• [TEXT EXCERPT]:
--- --- ---

Friday, March 9, 2018

Bendigo Shafter


“Going on would have been simple, for travel is an escape, and as long as our wagons moved our decisions could be postponed. When one moves, one is locked in the treadmill of travel, and all decisions must await a destination. By choosing to stop we had brought our refuge tumbling about us, and our problems could no longer be avoided.

“The promised land is always a distant land, aglow with golden fire. It is a land one never attains, for once attained one faces fulfillment and the knowledge that whatever a land may promise, it may also demand a payment of courage and strength.

“To destroy is easy, to build is hard. To scoff is also very easy, but to go on in the face of scoffing and to do what is right is the way of a man.”

A later period novel from Louis L ’Amour. I’ll be honest some of his novels can strike me as sloppy or not much better than formulary, but he will occasionally have a novel that feels so from the heart, it has a rib-sticking quality to it. This volume is one of those rib-sticking works.

--- --- ---

Carry on the review of the novel Bendigo Shafter from the point where it stops.

--- --- ---

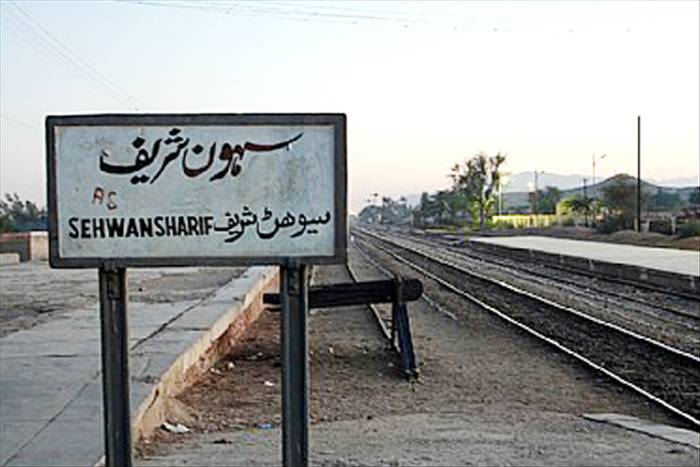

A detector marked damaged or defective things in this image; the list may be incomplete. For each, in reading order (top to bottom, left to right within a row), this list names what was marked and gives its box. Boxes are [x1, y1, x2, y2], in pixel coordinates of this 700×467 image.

rusty sign frame [46, 113, 348, 268]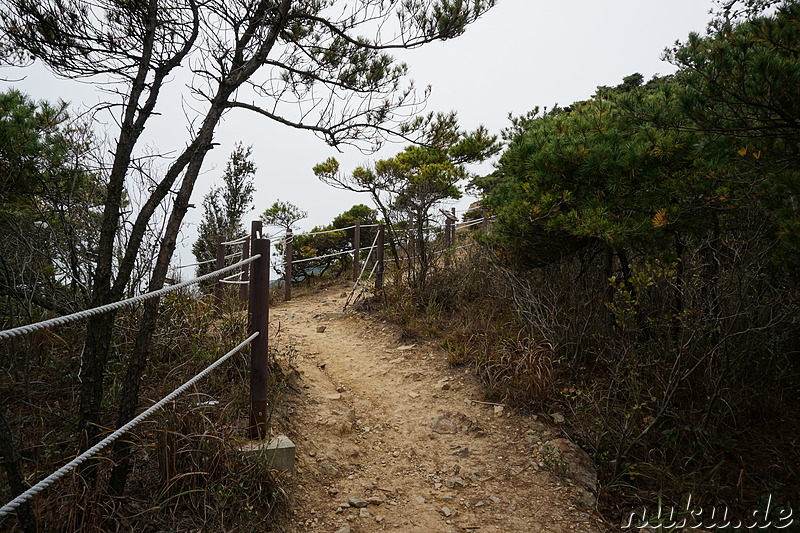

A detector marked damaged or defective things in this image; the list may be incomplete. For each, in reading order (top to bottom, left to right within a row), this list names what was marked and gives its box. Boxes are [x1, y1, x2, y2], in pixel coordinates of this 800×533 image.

rusty metal post [248, 236, 270, 436]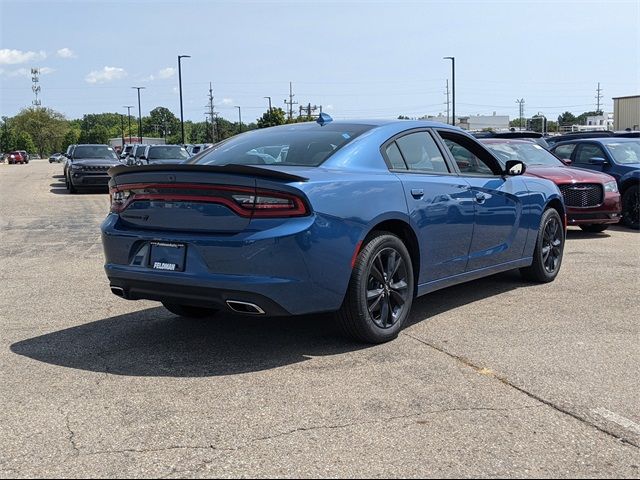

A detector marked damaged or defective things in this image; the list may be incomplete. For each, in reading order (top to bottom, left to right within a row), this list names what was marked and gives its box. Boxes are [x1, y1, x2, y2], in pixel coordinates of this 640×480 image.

asphalt crack [402, 330, 640, 450]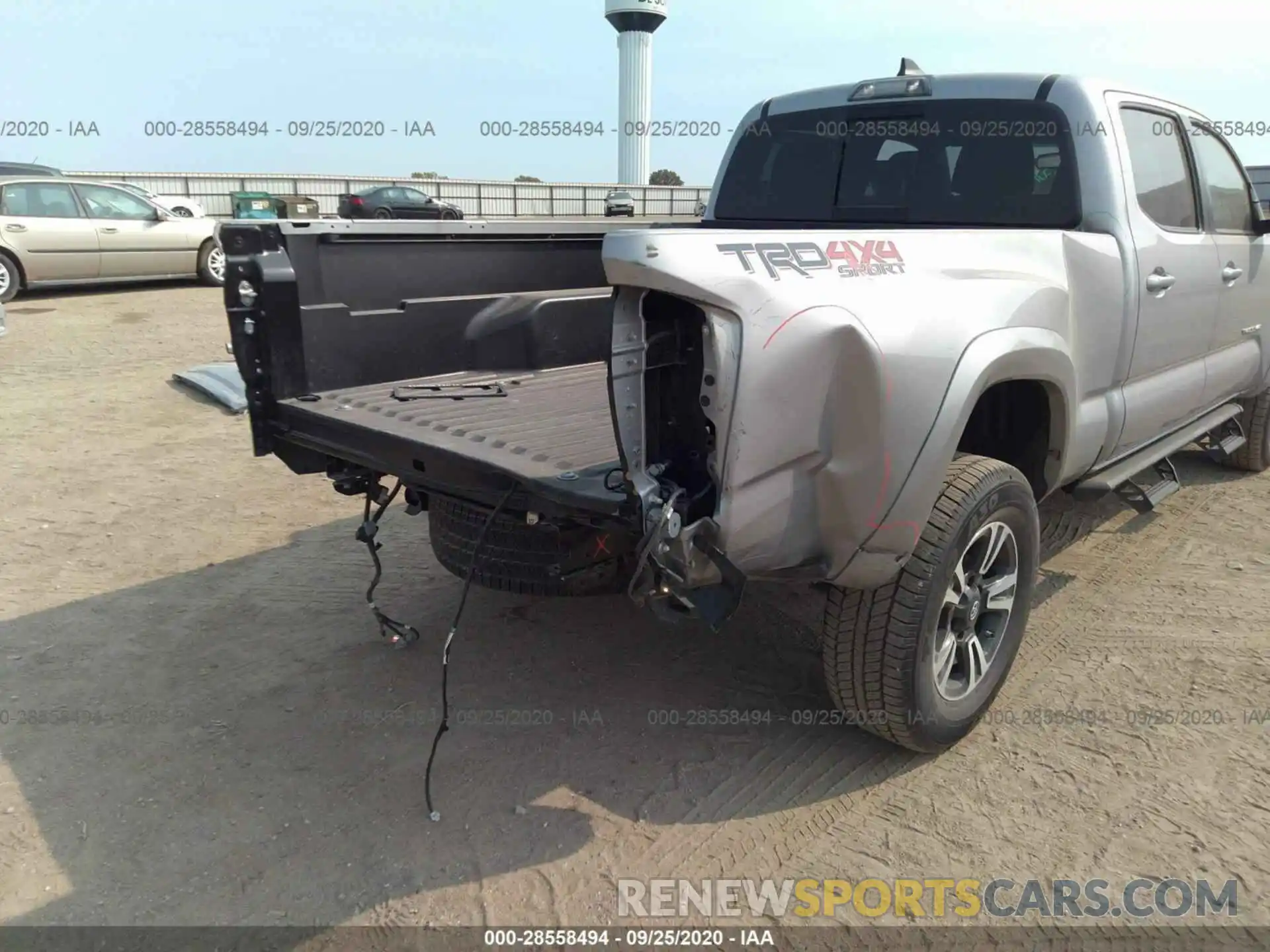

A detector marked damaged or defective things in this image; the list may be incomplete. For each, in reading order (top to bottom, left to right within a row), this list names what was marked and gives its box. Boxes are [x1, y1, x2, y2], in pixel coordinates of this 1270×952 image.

damaged rear quarter panel [602, 228, 1072, 586]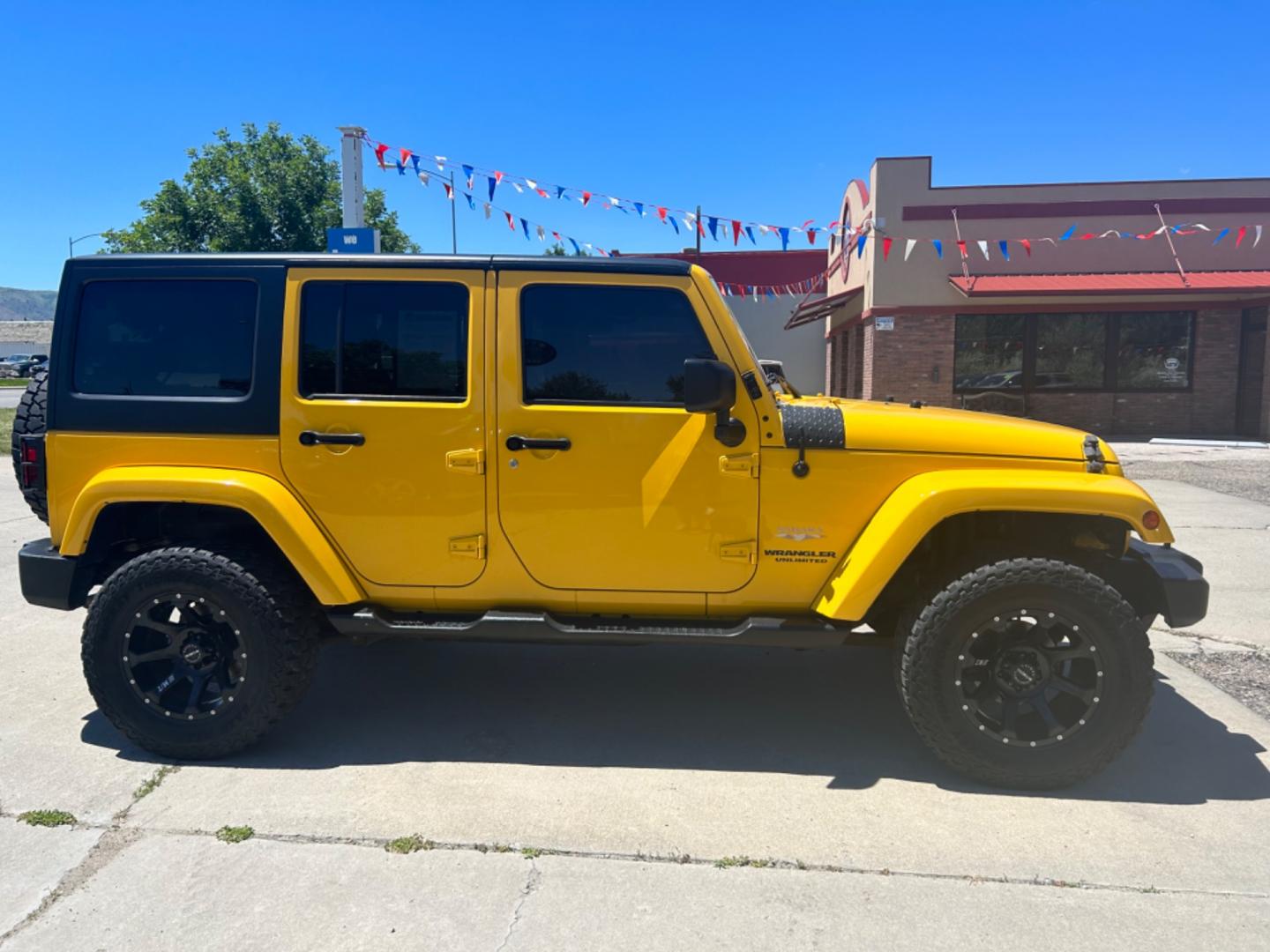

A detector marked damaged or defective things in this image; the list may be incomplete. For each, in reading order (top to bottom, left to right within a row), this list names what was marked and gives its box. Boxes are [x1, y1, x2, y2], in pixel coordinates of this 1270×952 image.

crack in concrete [0, 827, 143, 949]
crack in concrete [492, 863, 538, 952]
crack in concrete [4, 822, 1265, 909]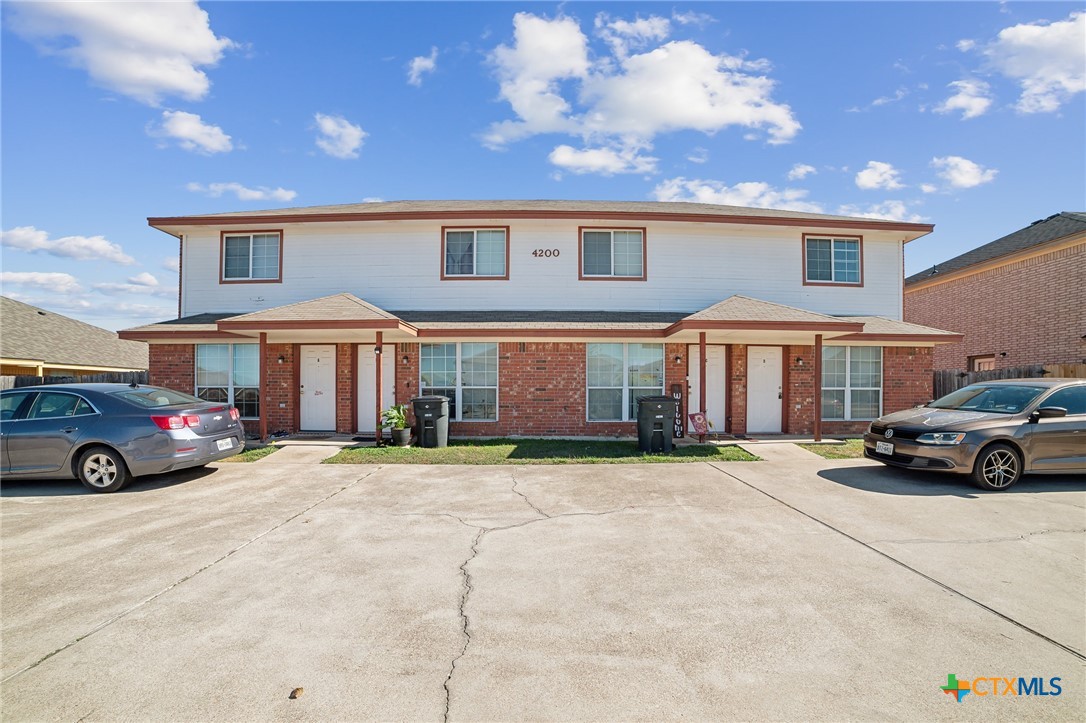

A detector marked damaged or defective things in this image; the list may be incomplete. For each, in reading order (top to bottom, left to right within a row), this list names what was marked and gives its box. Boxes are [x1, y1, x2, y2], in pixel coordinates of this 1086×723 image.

cracked concrete pavement [0, 447, 1081, 716]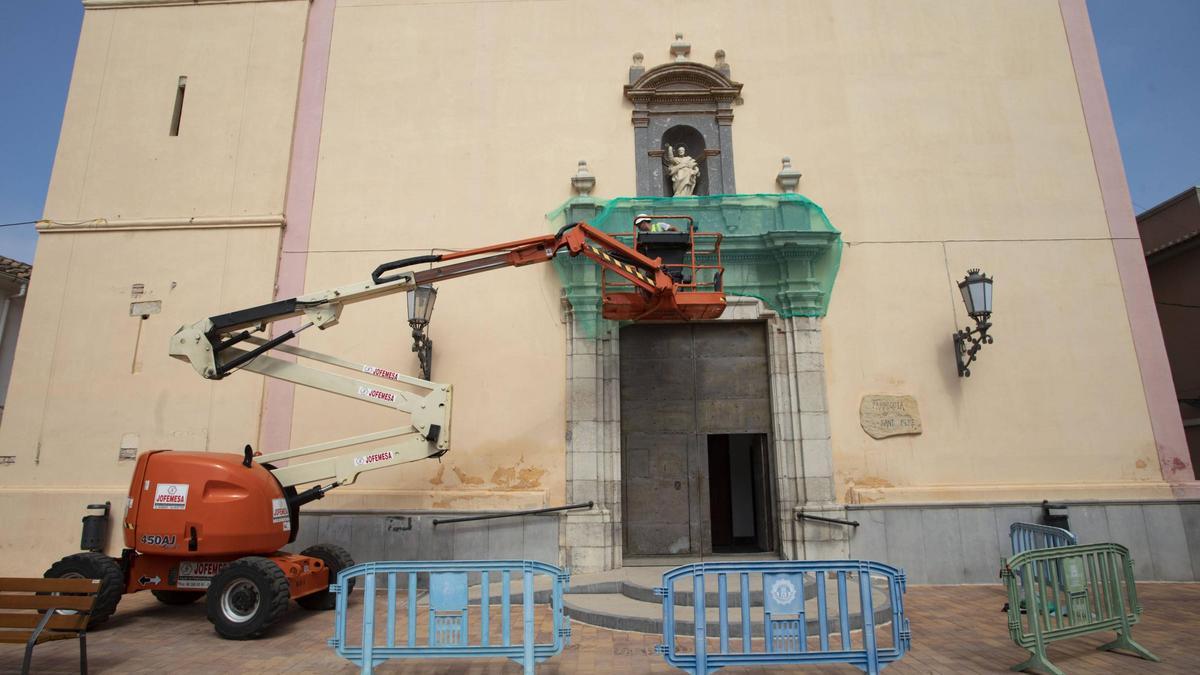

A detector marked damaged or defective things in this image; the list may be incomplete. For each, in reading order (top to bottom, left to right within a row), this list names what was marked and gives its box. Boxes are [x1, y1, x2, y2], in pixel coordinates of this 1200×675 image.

peeling paint [450, 464, 482, 486]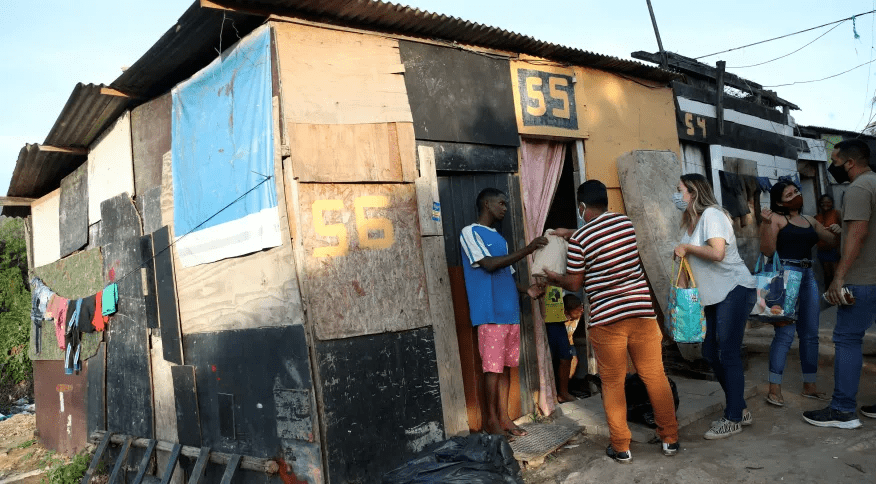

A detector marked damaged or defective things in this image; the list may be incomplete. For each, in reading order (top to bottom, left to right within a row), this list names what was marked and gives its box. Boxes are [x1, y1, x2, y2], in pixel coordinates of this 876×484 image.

rusty metal wall [33, 360, 88, 454]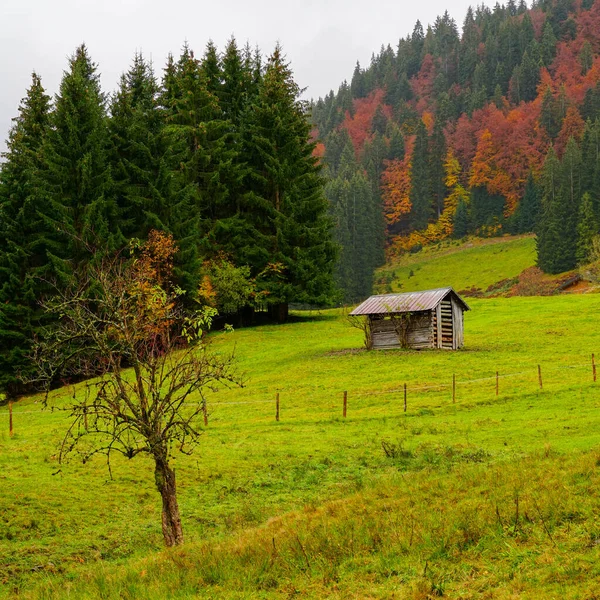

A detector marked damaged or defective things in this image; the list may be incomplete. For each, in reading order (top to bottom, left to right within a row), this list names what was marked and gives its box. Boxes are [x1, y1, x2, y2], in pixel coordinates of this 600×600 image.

rusty corrugated roof [350, 288, 472, 316]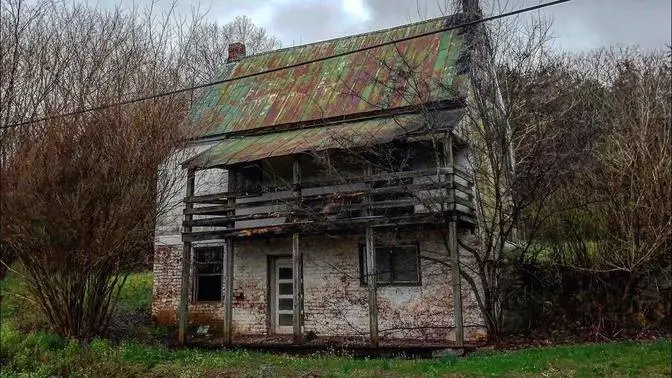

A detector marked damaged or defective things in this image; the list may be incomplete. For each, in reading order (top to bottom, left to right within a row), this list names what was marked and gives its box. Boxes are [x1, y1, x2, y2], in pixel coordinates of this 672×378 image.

rusty green metal roof [192, 15, 470, 139]
rusty green metal roof [186, 114, 422, 169]
broken window [193, 247, 224, 302]
broken window [356, 244, 420, 284]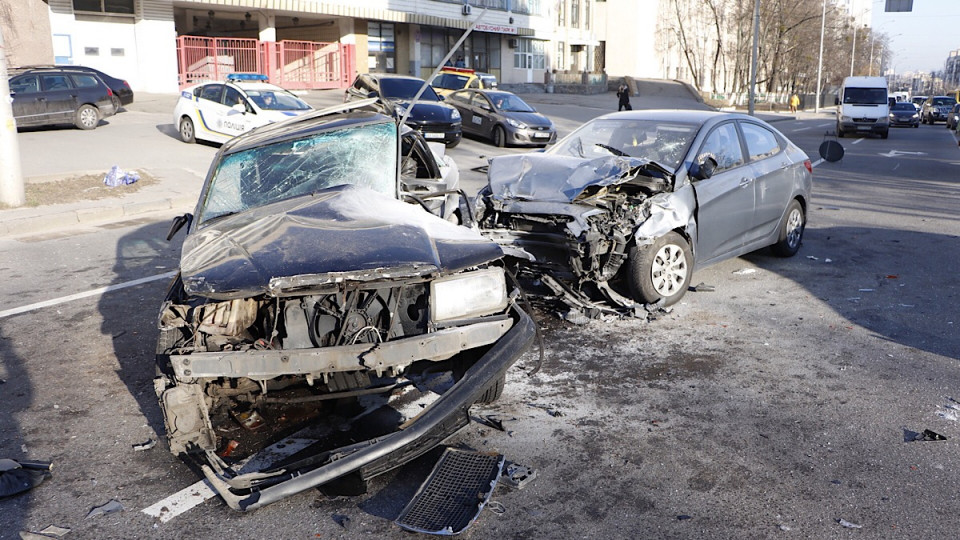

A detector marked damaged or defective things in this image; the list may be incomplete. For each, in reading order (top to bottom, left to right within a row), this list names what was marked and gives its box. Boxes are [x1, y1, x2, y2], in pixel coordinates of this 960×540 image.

shattered windshield [198, 122, 398, 224]
crumpled car hood [177, 185, 502, 296]
severely damaged black car [154, 100, 536, 510]
crashed gray sedan [154, 102, 536, 510]
broken headlight [432, 268, 510, 322]
crumpled car hood [484, 153, 672, 204]
shattered windshield [548, 118, 696, 170]
crashed gray sedan [476, 107, 812, 314]
severely damaged black car [476, 108, 812, 316]
detached front bumper [201, 308, 540, 510]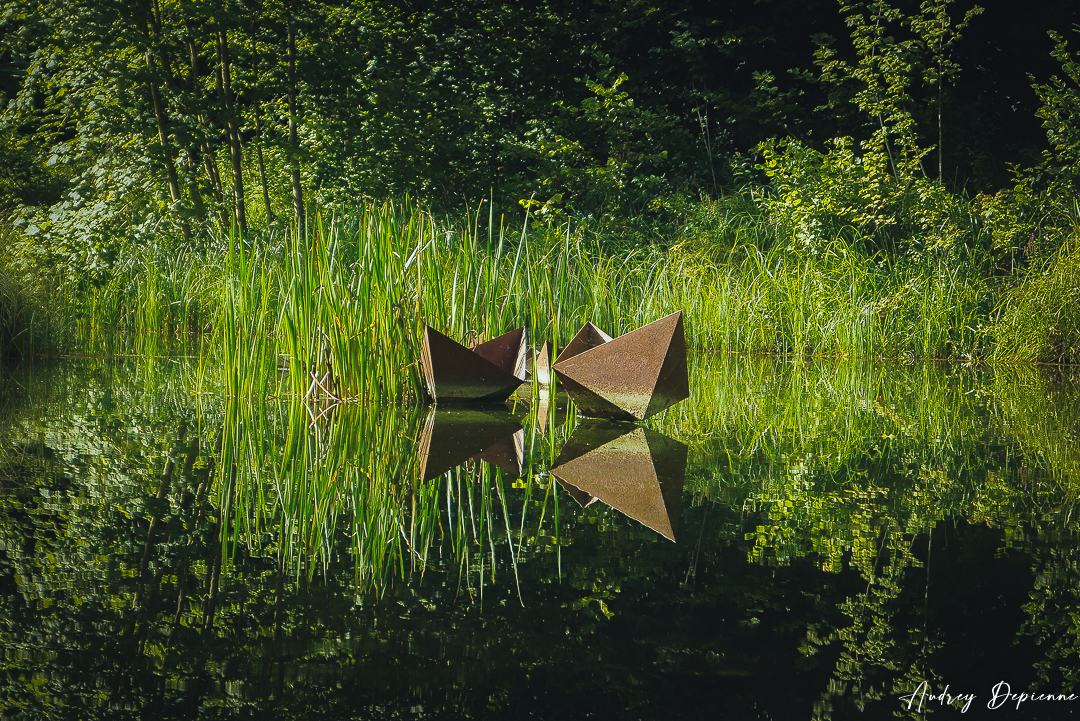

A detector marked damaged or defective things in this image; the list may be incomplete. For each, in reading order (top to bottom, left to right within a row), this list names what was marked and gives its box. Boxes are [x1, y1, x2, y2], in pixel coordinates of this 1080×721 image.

rusty metal boat sculpture [416, 325, 527, 405]
rusty metal boat sculpture [552, 310, 686, 423]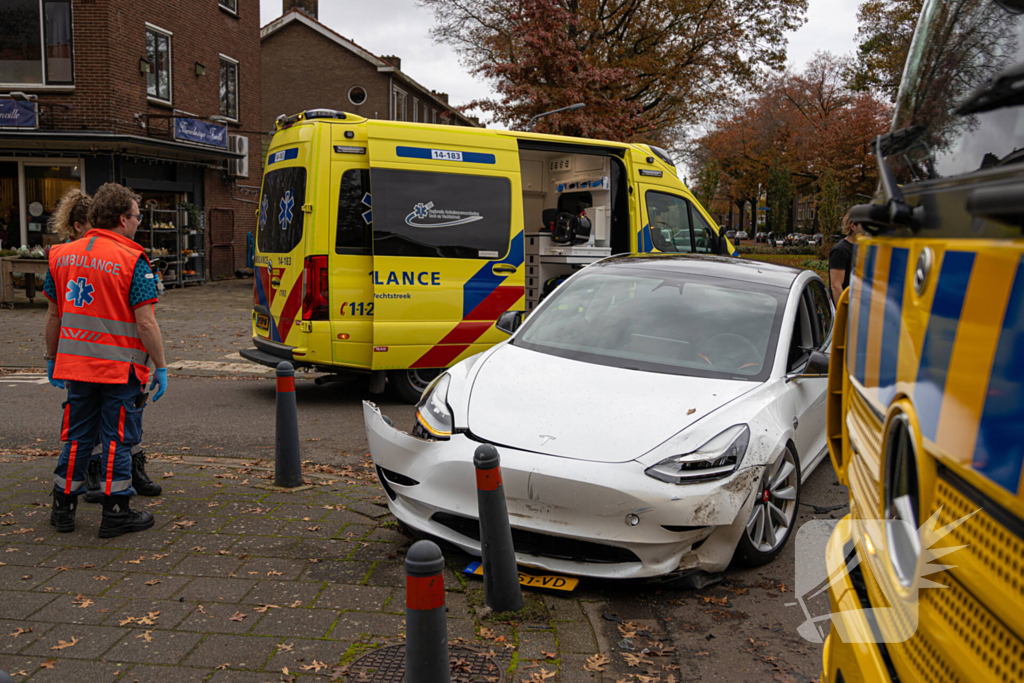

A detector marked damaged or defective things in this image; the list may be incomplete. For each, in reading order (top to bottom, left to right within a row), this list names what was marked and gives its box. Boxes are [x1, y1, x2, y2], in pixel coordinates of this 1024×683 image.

broken headlight [414, 372, 450, 440]
crumpled front bumper [364, 404, 764, 580]
damaged white tesla [364, 255, 836, 584]
broken headlight [644, 424, 748, 484]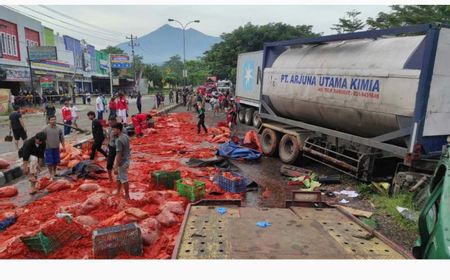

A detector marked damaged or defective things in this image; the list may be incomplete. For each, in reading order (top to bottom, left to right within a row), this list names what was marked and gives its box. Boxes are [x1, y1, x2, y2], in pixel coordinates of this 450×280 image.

overturned flatbed truck [171, 197, 412, 258]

--- --- ---

• [RIGHT ANSWER]:
This novel comes from a deeply informed place and on one-hand is straight-forward simplicity in story-telling with no-frills while on the other there are moral or practical asides that give one pause for contemplation. His knowledge of the terrain rings true, he drops little bits about survival in the mountains that gibes with reality, but, again, his moral asides resonate. They tread a balance between erudite and folksy pragmatic—most importantly these asides strike me as heartfelt.

A superlative L ‘Amour novel.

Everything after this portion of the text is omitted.